• _What this exercise asks_
1. Duplicate the passage of the Spark problem set that runs from "# Problem Set" to "length and difficulty.", keeping every word unchanged.
2. Filter the records, keeping only the lines that contain the word "lies", and write out each of those lines in full.

• _Excerpt_

# # # #

# Problem Set 3: Spark
### Instructions: Upload the file to databrcks community edition. Fill the code and text in the designated places and submit a filled .ipynb in moodle by 10/6/2021
### There are 10 questions overall. Each question is worth 10 points. The questions vary significantly in length and difficulty. 
### You should use apache spark commands, in addition to python code where needed
### The file contains small functions and other lines of code that will help you solve the exercise. You may copy and/or modify them as you wish
### Good luck

###  Part 1): Finding Prime Numbers with Spark

In [0]:
# Class used for timing your commands
import time as t
class Timer(object):
    def __init__(self, name=None):
        self.name = name

    def __enter__(self):
        self.tstart = time.time()

    def __exit__(self, type, value, traceback):
        if self.name:
            print('[%s]' % self.name,)
        print('Elapsed: %s' % (time.time() - self.tstart))

# # # #

(Spatial reasoning records)
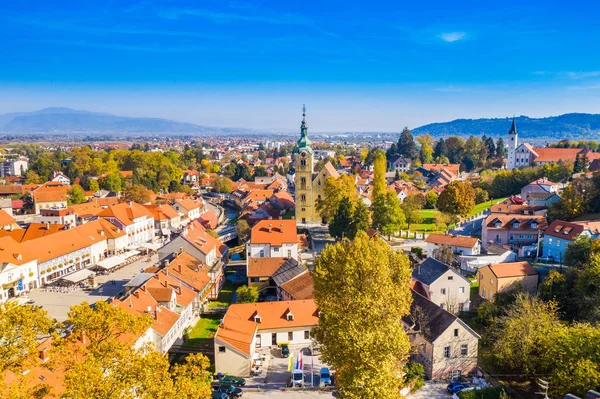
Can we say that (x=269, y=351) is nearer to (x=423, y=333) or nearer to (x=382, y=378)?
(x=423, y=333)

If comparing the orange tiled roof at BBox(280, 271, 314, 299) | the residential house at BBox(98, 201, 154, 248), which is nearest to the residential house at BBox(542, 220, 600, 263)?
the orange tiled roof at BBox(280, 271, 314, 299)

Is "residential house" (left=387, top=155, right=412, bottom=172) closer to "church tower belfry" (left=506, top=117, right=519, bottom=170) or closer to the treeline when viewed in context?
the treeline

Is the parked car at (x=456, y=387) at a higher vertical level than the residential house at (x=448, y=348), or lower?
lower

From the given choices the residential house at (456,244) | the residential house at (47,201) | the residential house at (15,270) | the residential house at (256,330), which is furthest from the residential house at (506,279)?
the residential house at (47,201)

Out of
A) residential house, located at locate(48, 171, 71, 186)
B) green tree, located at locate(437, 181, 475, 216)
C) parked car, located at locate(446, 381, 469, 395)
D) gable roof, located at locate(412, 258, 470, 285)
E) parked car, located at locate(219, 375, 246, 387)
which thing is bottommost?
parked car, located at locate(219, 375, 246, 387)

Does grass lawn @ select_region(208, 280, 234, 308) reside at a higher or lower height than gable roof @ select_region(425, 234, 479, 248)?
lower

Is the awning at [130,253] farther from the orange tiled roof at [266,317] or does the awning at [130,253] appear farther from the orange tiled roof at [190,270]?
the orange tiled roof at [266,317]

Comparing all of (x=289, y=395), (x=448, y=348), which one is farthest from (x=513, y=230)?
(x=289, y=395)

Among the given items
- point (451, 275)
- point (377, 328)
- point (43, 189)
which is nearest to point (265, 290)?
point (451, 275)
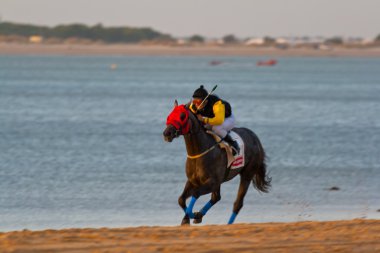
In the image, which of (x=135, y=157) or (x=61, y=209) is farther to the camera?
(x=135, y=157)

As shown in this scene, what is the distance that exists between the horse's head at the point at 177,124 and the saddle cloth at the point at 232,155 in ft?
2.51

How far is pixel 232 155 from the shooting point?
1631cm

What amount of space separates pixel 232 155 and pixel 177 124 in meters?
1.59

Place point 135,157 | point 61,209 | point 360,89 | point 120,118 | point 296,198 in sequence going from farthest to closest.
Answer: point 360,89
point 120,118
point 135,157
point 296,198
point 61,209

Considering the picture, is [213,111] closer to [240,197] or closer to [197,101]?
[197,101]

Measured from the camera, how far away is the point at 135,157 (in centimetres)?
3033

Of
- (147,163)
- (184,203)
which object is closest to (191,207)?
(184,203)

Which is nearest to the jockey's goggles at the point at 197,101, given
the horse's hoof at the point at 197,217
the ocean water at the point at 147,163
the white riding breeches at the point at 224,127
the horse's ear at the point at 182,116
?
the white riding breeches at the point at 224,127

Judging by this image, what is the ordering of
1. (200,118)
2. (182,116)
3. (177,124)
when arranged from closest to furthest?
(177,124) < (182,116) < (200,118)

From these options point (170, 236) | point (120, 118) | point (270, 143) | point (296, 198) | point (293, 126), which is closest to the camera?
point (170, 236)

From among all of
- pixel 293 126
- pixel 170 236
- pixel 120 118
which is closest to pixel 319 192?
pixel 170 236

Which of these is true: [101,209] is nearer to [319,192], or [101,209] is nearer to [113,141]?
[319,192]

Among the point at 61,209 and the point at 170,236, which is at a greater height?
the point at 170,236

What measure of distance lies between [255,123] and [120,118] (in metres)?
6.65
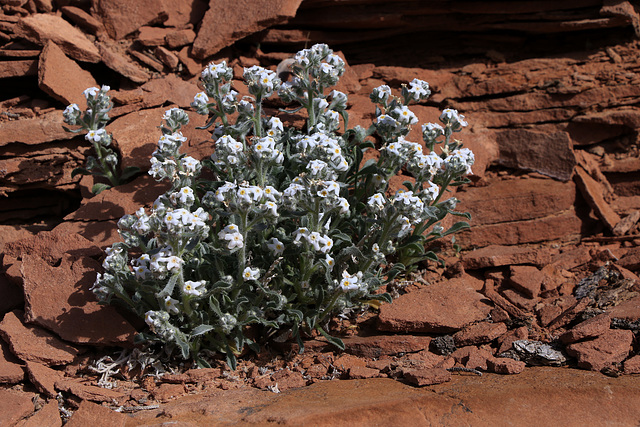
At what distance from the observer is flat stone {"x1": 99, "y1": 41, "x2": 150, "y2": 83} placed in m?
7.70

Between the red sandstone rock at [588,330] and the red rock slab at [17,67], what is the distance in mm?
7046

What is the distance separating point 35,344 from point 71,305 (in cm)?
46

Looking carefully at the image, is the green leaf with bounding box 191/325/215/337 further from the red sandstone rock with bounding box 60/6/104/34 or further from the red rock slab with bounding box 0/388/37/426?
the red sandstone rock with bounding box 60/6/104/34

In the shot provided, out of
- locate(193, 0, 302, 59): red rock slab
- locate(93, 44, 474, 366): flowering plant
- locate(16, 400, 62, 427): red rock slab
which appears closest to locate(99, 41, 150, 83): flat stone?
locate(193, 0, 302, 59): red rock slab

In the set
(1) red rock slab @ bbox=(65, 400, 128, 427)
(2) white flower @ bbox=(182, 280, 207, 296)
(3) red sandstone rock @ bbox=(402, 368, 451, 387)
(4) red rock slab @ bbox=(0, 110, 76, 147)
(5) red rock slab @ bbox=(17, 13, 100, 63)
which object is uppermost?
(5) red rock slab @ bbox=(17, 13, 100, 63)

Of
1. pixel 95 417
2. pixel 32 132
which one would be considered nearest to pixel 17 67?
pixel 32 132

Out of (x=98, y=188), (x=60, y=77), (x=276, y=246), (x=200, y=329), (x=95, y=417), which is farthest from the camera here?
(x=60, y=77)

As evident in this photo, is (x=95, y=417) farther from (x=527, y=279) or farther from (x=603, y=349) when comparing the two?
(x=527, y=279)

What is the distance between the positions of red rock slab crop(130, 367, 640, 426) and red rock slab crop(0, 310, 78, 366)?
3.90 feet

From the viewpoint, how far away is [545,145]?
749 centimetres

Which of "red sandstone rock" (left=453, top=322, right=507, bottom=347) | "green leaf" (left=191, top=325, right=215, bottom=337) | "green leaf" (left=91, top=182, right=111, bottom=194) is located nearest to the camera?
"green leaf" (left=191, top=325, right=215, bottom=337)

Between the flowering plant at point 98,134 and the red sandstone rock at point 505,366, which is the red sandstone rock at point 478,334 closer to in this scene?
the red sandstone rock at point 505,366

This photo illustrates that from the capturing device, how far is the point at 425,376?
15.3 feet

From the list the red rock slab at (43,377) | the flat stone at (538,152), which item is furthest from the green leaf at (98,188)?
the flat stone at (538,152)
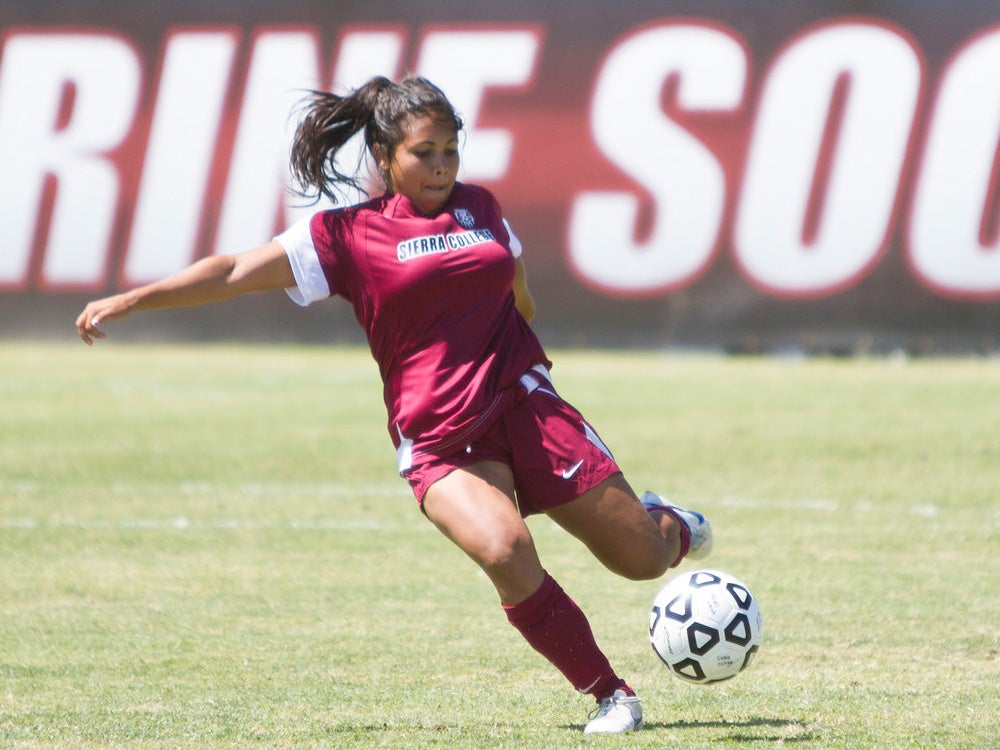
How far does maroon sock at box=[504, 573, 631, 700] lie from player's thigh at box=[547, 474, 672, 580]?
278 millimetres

# # # #

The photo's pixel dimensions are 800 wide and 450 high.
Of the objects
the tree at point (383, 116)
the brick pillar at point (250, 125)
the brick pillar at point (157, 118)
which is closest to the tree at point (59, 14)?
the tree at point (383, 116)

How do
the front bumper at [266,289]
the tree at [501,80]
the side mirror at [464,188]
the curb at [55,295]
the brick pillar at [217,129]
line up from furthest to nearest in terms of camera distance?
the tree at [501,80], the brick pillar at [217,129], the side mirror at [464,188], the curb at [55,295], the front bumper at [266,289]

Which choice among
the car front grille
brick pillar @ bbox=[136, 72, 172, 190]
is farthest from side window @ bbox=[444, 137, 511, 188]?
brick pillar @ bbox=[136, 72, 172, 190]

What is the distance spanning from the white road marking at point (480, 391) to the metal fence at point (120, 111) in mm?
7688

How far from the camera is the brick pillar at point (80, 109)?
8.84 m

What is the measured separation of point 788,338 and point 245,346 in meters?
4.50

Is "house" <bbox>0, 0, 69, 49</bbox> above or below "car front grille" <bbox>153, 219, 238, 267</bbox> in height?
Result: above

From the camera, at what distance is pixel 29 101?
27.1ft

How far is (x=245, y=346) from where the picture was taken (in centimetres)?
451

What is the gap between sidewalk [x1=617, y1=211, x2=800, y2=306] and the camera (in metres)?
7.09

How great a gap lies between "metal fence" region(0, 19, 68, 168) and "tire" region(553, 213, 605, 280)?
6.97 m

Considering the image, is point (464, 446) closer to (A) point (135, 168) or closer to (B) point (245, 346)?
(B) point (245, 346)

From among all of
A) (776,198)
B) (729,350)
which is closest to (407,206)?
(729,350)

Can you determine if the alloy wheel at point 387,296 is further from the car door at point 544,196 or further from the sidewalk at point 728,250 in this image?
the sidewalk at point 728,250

# # # #

• _Responses per task_
1.
# Problem Set 3: Spark
### Instructions: Upload the file to databrcks community edition. Fill the code and text in the designated places and submit a filled .ipynb in moodle by 10/6/2021
### There are 10 questions overall. Each question is worth 10 points. The questions vary significantly in length and difficulty.

2.
What measure of distance lies between [255,123] and [120,118] (in metres)?
How great a gap lies between "metal fence" region(0, 19, 68, 168) and "tire" region(553, 213, 605, 280)?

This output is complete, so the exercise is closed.